金氏何曾見過這般熱鬧的婚慶場面, 眼睛都有些看直了,難掩羨慕嫉妒恨。她坐在席間, 抱著懷里的張延齡, 又側首瞧向張清皎與張鶴齡, 不由得浮現出二十年前自己嫁給張巒時的場景。與如今相比, 那時候簡直算得上寒酸了。
恍惚間又聽得旁邊李氏輕聲道:“嫂子可去看過了瑜姐兒的嫁妝?嘖嘖, 少說也有千五百兩銀,咱們伯母可是闊綽得很。聽說縣令家給的聘禮就價值五百兩銀呢,值錢的首飾都填在瑜姐兒的嫁妝里帶回去了。”
金氏便又想起了當年成婚的時候。何氏聘侄媳婦可不像如今這般大方, 一點也舍不得出錢財,攏共只拿出了一百兩銀。李氏與她也相差無幾,但李氏娘家給的嫁妝比她略豐厚些,日子過得也更逍遙。哪里像她,娘家就給了五十兩銀的壓箱錢和一個不掙錢的鋪面。五十兩銀沒多久便花個精光,鋪面經營的事她又不愛管, 漸漸的竟是維持不虧損都謝天謝地了。
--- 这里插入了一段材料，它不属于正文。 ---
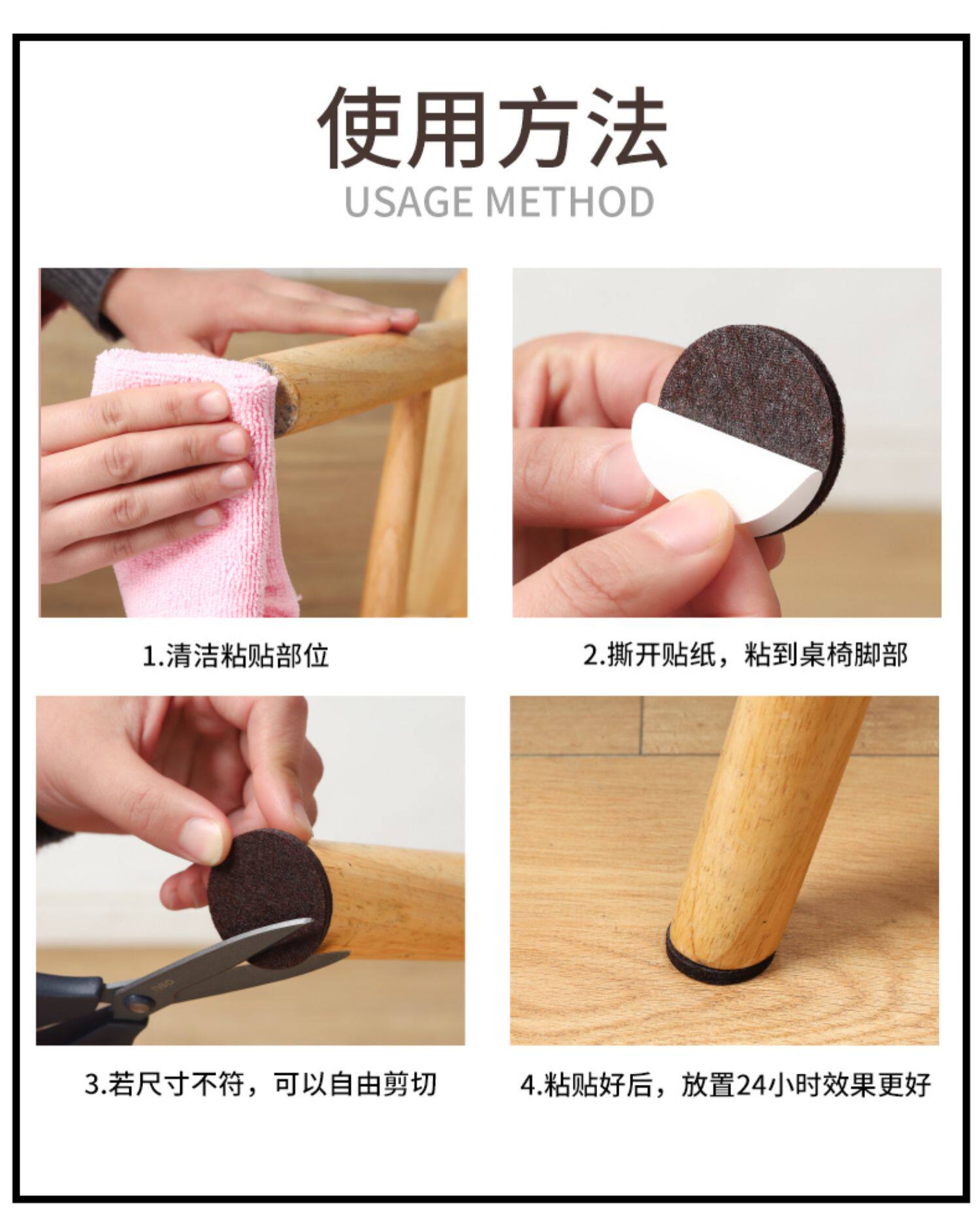 使用方法
USAGE METHOD

1.清洁粘贴部位

2.撕开贴纸，粘到桌椅脚部

3.若尺寸不符，可以自由剪切

4.粘贴好后，放置24小时效果更好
“好嫂子,瞧著瑜姐兒嫁得這么風光,你也該替皎姐兒打算起來了。”李氏難得多說了幾句話, “咱們可還沒有分家呢,嫁女娶媳都該走公中的份例才是。改明兒嫂子便是厚著臉皮,也該去問一問伯母。總不能教侄女兒受了委屈不是?”
金氏點點頭,這才猛然間想起來,閨女出嫁可是得準備嫁妝的。按理說,她的嫁妝怎么都該分一些給女兒,但她只剩下一個不死不活的鋪面,又哪里能分得出什么呢?再說了,她還得替兩個大胖兒子著想呢,私房錢也是不能隨意動的,頂多只能將自己的金銀釵環拿出來給女兒添箱。
再仔細想想,如果不靠著何氏,閨女竟然連嫁妝都極有可能備不齊,著實讓金氏驚出了一身冷汗。但何氏對她不喜,她怎么才能討好何氏,從她手里多摳出些銀錢來,讓女兒也能多置辦些嫁妝呢?
一時間,金氏頗覺憂愁。就在她好不容易開始盤算起來的時候,懷里的張延齡睡醒了,咿咿呀呀地開始說話,鼻子一皺眼見著又要哭了。金氏哪還顧得上其他,忙不迭地哄懷里的小祖宗去了,連張清皎與張鶴齡被何氏喚去了正房也不知曉。
“這是我們家的二姐兒和她弟弟。”何氏笑瞇瞇地將張清皎姐弟倆喚到身邊,讓他們坐在榻邊的圓凳上。張清皎不著痕跡地打量了一圈,都是些五六十歲的老夫人,有些面孔熟悉,也有些頗有幾分陌生,應該都是何氏結交的長輩。